--- Text block Enclosed Below ---

The Bioproject PRJNA315669 focuses on identifying the potential candidate genes involved in the regulation of pollen tube elongation by nitrogen oxide under low-temperature stress. However, no DECs were found in the NOxide vs control analysis. In the cold vs control analysis, 9 circRNAs were found to be up-regulated and 5 down-regulated. In the NOxide vs cold analysis, there were 3 up-regulated and 19 down-regulated circRNAs. Although there were no DECs that were either up- or down-regulated in both analysises, interesting patterns were observed when comparing the DECs from cold vs control and NOxide vs cold. All 9 circRNAs that were up-regulated in cold vs control, were down-regulated in NOxide vs cold analysis. Additionally, of the 5 circRNAs that were down-regulated in the cold vs control, 3 were up-regulated in the NOxide vs cold analysis, suggesting that NOxide treatment can reverse the regulation established after cold treatment.

GO and KEGG analysis

During the functional annotation of circRNA-parental genes or mRNA targets of tissue-enriched or tissue-enhanced circRNAs in the TV-1 genotype, only 2 genes were identified as involved in the phenylpropanoid biosynthesis pathway. These genes encode a crucial enzyme, i.e., lactoperoxidase which aids in the enhancement of lignin-derived end-components in this pathway. Similarly, the KEGG pathway analysis of parental genes associated with 1,527 circRNAs specific to the TV-1 genome identified 5 genes involved in the phyenylpropanoid biosynthesis pathway. These genes encode ammonia-lyase (which initiates the pathway by converting phenylalanine to cinnamic acid or tyrosine to p-coumaric acid) and lactoperoxidase enzyme (Fig. S2), indicating that these circRNAs may play a significant role in tea aroma formation.

--- End of Enclosed Text block ---
--- Extracted data Enclosed Below ---

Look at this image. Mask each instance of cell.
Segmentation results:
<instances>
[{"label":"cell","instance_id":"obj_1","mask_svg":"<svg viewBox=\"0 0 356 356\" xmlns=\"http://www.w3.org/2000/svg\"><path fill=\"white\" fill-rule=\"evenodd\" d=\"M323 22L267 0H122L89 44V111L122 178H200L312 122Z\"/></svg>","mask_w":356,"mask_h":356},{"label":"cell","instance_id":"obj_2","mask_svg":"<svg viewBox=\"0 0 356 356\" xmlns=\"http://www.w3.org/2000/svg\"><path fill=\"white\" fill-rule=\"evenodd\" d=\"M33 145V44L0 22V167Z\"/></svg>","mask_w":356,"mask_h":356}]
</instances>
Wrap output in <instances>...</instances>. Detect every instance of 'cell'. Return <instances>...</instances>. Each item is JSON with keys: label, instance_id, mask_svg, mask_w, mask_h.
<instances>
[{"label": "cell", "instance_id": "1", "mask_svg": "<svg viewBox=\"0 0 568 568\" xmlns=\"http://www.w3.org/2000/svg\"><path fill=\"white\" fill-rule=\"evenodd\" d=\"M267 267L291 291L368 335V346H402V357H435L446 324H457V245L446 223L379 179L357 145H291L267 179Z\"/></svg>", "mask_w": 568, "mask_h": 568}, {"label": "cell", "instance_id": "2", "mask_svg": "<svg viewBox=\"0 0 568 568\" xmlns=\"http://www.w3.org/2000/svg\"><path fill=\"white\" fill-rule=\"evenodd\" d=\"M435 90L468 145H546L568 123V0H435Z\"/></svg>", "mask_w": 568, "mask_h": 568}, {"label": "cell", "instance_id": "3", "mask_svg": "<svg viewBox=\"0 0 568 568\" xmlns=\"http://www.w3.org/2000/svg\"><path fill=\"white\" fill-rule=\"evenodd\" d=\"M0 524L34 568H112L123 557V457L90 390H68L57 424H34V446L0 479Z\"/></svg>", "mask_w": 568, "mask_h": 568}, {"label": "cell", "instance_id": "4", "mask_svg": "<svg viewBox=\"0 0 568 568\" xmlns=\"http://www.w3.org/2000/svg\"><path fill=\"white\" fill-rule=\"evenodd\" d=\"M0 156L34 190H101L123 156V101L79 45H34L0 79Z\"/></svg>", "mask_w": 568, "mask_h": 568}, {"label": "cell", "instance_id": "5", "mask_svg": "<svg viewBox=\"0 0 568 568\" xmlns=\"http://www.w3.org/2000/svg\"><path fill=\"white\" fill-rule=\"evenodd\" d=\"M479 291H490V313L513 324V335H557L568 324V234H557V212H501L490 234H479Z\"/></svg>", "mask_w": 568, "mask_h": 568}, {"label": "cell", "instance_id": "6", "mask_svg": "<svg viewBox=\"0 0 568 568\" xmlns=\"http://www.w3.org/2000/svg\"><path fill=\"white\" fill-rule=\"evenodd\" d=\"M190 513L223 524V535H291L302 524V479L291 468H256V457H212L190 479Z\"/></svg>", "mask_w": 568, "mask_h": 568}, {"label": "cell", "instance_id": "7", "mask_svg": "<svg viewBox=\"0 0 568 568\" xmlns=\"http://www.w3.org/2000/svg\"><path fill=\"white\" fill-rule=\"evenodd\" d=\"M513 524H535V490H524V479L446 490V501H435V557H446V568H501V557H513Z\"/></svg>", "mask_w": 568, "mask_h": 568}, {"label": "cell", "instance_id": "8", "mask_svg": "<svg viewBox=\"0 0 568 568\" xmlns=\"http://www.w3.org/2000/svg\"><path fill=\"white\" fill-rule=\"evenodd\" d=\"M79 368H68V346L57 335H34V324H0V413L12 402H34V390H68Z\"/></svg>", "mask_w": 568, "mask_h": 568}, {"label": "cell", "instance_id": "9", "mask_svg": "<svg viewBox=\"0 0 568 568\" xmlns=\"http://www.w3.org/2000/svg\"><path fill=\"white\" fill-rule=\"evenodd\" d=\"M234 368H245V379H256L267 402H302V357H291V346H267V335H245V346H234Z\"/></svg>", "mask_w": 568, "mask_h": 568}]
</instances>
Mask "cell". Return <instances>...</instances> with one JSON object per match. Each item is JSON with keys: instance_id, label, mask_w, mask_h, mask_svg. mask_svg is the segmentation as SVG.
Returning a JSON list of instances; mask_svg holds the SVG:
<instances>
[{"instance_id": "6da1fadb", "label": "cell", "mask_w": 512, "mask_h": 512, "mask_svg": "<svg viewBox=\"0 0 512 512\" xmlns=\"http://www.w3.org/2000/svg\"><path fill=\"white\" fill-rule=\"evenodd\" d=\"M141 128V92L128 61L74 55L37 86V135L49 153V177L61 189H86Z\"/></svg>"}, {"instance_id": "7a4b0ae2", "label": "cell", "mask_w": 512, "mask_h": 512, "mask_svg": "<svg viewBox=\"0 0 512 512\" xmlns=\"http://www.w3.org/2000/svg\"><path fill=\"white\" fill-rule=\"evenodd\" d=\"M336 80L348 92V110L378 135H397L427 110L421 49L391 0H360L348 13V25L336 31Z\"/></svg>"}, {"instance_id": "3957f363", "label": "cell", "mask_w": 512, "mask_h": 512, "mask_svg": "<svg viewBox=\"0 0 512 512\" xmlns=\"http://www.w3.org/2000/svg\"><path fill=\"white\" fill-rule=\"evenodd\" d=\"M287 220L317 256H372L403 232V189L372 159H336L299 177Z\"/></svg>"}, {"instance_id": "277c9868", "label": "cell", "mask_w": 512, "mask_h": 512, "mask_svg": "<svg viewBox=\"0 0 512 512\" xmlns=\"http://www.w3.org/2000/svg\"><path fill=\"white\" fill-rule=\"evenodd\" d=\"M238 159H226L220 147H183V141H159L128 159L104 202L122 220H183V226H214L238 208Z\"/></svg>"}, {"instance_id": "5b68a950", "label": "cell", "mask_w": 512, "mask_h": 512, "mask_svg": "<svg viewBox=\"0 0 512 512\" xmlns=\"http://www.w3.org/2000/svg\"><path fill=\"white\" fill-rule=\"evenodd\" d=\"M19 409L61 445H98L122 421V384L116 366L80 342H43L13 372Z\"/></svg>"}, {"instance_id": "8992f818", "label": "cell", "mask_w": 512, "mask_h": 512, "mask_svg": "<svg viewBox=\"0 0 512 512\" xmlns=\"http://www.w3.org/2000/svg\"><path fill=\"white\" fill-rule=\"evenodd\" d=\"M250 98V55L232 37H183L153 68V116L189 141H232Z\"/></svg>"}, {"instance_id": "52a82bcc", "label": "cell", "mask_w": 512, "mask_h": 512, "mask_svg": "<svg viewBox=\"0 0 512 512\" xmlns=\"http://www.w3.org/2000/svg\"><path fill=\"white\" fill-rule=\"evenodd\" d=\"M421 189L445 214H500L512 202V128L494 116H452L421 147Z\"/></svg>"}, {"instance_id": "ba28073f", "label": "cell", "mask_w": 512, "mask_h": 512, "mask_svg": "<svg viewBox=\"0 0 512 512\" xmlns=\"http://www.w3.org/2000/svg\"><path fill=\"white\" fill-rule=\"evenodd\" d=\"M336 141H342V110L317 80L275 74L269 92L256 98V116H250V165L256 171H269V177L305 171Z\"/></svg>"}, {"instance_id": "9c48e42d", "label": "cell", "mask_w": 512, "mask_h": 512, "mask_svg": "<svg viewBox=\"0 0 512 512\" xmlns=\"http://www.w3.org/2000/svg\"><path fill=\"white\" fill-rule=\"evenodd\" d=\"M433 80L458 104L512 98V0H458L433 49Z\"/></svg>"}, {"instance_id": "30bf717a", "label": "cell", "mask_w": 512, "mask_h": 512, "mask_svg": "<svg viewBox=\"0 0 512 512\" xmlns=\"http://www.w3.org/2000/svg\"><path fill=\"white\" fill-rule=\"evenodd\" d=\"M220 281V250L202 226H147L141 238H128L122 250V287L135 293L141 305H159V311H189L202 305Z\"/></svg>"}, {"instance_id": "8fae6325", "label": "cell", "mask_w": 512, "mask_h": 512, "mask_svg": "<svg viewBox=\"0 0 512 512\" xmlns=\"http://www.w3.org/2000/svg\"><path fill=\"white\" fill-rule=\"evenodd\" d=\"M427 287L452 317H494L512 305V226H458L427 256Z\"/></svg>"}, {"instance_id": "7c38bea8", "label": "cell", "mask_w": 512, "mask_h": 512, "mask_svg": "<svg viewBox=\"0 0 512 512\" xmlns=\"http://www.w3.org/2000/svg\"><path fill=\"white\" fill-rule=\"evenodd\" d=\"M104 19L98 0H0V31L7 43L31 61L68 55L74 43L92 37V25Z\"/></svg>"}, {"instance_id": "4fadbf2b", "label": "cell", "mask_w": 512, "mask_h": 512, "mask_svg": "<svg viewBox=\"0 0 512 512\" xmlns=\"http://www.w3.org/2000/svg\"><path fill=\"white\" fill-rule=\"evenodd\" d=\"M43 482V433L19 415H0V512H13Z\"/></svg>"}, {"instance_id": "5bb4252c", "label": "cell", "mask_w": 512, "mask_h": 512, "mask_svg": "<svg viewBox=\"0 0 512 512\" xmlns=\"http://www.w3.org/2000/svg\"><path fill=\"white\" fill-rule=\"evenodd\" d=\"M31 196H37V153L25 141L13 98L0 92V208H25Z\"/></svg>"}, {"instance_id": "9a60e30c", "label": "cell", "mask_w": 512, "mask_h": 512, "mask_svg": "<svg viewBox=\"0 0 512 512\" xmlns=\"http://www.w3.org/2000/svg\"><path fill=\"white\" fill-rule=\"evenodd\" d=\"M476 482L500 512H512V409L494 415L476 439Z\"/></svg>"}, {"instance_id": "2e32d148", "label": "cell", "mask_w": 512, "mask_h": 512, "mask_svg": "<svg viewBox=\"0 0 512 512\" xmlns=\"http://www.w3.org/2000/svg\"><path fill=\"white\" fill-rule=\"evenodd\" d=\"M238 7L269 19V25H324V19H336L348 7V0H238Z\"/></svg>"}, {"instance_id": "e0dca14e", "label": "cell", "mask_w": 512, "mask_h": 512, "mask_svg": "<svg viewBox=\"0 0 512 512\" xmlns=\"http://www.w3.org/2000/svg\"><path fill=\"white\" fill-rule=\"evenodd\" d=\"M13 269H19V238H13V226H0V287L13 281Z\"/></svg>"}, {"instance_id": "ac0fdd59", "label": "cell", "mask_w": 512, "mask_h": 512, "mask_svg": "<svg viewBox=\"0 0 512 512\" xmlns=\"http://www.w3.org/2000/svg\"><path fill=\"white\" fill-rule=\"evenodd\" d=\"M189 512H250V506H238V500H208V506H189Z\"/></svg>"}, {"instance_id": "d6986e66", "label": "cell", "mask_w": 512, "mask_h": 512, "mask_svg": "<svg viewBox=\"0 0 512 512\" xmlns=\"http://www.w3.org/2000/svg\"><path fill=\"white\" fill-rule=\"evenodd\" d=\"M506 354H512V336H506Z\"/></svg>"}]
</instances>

--- End of Enclosed Extracted data ---

**Your goal**.
Rewrite the stretch of the circRNA text from "GO and KEGG" through "tea aroma formation.", renaming "lactoperoxidase" to "peroxidase" wherever it occurs.

**Expected answer**.
GO and KEGG analysis

During the functional annotation of circRNA-parental genes or mRNA targets of tissue-enriched or tissue-enhanced circRNAs in the TV-1 genotype, only 2 genes were identified as involved in the phenylpropanoid biosynthesis pathway. These genes encode a crucial enzyme, i.e., peroxidase which aids in the enhancement of lignin-derived end-components in this pathway. Similarly, the KEGG pathway analysis of parental genes associated with 1,527 circRNAs specific to the TV-1 genome identified 5 genes involved in the phyenylpropanoid biosynthesis pathway. These genes encode ammonia-lyase (which initiates the pathway by converting phenylalanine to cinnamic acid or tyrosine to p-coumaric acid) and peroxidase enzyme (Fig. S2), indicating that these circRNAs may play a significant role in tea aroma formation.